A inédita Equipe Olímpica de Atletas Refugiados foi formalmente apresentada ao Comitê Olímpico Internacional (COI) na terça 2, durante sua 129ª sessão, que reúne todos os seus membros e ocorre apenas uma vez por ano. Durante a tarde, os atletas concederam entrevista coletiva para jornalistas brasileiros e estrangeiros.

“Este é o começo de nossas vidas, que serão mudadas para sempre", afirmou Yiech, que disputará as provas de atletismo na categoria 800 metros. A equipe competirá em nome do COI, nas modalidades natação, judô e atletismo. Caso ganhem medalhas, a bandeira oficial das Olimpíadas, com a imagem dos cinco arcos, será erguida, ao som do hino olímpico.

"Obrigado a todos que nos apoiam e que nos deram a chance de estar aqui e perseguir nossos sonhos. Somos seres humanos, e não apenas refugiados. Somos como todas as pessoas no mundo", disse a nadadora síria Yusra Mardini, de 18 anos, que disputará 200 metros nas categorias borboleta e nado livre. Ela aprovou as piscinas do Parque Olímpico. “Já nos encontramos com grandes campeões olímpicos, é uma experiência incrível. Estamos muito felizes de estar aqui.”

——

# [CONJUNTO DE TAREFAS]
1. Responda, com base no texto sobre a equipe de refugiados:
(a) Em qual sessão do COI a equipe foi apresentada?
(b) Em quais modalidades a equipe vai competir?
(c) Qual é a idade de Yusra Mardini?
2. Copie, do texto sobre a equipe de refugiados, o trecho que começa em "A inédita Equipe" e segue até "brasileiros e estrangeiros.".
3. Reescreva em forma de lista o parágrafo do texto sobre a equipe de refugiados que começa com "Este é o começo de nossas vidas", mantendo os fatos principais.

# [DADOS FORNECIDOS]

——

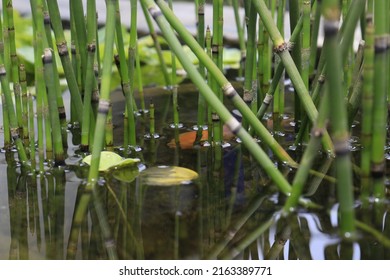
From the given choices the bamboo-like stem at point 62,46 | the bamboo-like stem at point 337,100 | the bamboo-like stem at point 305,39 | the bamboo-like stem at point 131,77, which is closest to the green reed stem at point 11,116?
the bamboo-like stem at point 62,46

——

# [AS RESPOSTAS]
1.
(a) Na 129ª sessão.
(b) Natação, judô e atletismo.
(c) 18 anos.

2.
A inédita Equipe Olímpica de Atletas Refugiados foi formalmente apresentada ao Comitê Olímpico Internacional (COI) na terça 2, durante sua 129ª sessão, que reúne todos os seus membros e ocorre apenas uma vez por ano. Durante a tarde, os atletas concederam entrevista coletiva para jornalistas brasileiros e estrangeiros.

3.
- Yiech, que disputará os 800 metros no atletismo, disse que é o começo de vidas que serão mudadas para sempre.
- A equipe competirá em nome do COI, na natação, no judô e no atletismo.
- Em caso de medalha, será erguida a bandeira olímpica dos cinco arcos, ao som do hino olímpico.